▶ _演習本文_:
ヒューマンキャピタルOnlineにて、アジャイルHR代表取締役 松丘啓司のコラムの連載第3回目が掲載されました。

本連載では1on1を導入している企業とのインタビュー対談を全6回でお届けしています。

各社における1on1の導入の背景、導入・運営にあたってのポイント、ITツールの活用方法、導入後の効果など、1on1に関するトピックスを中心に実際の事例についてのお話を伺っています。
 
第3回目は、株式会社キーポート・ソリューションズ 代表取締役会長 森田昇氏にお話を伺いました。

 

松丘:最初に御社がどういう会社か、特徴を教えていただけますか?

森田氏(以下、敬称略):株式会社キーポート・ソリューションズ(以下、「KPS」)は、約20年前の1998年に創業し、今では世界的に広く普及しているJavaというコンピューター言語がまだ黎明期の時代に、インターネット証券取引のフロントシステムとして、ネット取引の先駆者である松井証券に採用されて以来、一貫して金融系のシステム開発を手がけている会社です。

▶ _提供情報_:

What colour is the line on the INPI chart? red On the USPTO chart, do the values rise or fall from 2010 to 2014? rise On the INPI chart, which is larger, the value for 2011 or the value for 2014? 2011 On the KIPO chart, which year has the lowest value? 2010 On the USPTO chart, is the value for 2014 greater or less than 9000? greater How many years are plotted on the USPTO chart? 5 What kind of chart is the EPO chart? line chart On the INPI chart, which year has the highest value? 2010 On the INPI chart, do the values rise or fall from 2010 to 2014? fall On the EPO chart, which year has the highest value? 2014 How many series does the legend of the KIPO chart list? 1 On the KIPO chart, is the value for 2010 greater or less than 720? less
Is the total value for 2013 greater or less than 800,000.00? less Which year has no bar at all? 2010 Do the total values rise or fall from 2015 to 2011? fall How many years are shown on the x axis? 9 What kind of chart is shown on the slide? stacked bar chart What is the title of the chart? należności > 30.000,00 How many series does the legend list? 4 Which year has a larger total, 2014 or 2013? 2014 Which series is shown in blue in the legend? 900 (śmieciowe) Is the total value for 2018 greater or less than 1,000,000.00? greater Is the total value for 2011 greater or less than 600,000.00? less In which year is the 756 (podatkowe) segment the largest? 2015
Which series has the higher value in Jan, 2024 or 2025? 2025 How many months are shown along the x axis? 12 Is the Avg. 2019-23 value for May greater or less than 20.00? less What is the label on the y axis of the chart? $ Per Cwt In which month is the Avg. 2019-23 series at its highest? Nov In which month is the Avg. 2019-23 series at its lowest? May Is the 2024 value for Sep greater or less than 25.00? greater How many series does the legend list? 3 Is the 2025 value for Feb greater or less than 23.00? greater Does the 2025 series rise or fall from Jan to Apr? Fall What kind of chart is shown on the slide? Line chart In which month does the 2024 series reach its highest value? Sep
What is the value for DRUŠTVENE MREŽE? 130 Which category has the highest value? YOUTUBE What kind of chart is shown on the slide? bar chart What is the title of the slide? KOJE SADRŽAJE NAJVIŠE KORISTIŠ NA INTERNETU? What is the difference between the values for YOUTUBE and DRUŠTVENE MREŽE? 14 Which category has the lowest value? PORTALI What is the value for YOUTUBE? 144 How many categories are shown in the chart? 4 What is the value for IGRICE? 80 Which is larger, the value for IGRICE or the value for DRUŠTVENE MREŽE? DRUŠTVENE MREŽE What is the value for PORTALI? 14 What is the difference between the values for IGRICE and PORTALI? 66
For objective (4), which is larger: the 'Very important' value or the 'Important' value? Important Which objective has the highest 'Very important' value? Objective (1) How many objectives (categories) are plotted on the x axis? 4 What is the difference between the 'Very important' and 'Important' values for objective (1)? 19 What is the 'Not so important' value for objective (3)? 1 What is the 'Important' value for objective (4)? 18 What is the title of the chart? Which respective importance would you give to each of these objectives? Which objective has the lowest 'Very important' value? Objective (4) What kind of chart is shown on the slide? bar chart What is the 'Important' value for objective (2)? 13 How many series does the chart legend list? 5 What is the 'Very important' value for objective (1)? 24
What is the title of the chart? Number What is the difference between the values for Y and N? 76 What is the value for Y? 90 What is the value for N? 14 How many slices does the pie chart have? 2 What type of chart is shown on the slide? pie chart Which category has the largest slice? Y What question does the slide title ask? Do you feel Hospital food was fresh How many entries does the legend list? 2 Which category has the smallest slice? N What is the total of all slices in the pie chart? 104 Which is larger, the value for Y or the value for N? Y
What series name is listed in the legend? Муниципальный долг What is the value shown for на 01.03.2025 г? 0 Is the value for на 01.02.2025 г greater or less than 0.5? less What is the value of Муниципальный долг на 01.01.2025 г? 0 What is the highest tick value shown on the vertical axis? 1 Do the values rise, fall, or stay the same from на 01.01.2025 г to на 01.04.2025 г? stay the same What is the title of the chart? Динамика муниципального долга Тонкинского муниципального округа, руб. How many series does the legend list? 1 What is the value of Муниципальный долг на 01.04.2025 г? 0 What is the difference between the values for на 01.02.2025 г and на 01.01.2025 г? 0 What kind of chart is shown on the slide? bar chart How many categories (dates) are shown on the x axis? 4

▶ _課題の指示_: 1on1をテーマにした対談記事の続きを、最後に示された森田氏の発言の次から書き継ぎなさい。

▶ _解答欄_:
 今では総合金融会社、ネット証券会社に加えてフィンテック領域の開発から農業系のグリーンテック、そしてHRテックにまで領域を広げているテックカンパニーです。

松丘:早速ですが、御社では1on1はいつ頃から何を目的として実施されていますか?

森田:1on1は、私も役員を兼務している親会社サイオス株式会社が、OKR(Objectives and Key Results)の導入とともに取り組んでいる最中で、KPSでも今年から一部の部門で運用に着手したところです。

 先行しているサイオスでは、全社で設定・展開している挑戦的なOKRを確実に進捗させるために、アジャイルに組織と個人の方向性を同調させていくことをねらいとして、頻繁な1on1を実施しています。一方で、KPSではOKRと連携させることよりも、1on1を通じて従業員のコンディションを良好に保つことを重視しています。

松丘:1on1を始めてからこれまでに、どのような変化を感じていますか?

森田:正直なところ、まだ戸惑っているところが多いような気がしています。聴く側も、話す側も慣れておらず、双方向の「対話」であるべき1on1が上意下達の「議論」になっていたり、本来は聴くべき側が話してばかりいるなど、心理的安全性が醸成されていない中で1on1が実施されているようなケースも散見されるのが偽らざるところです。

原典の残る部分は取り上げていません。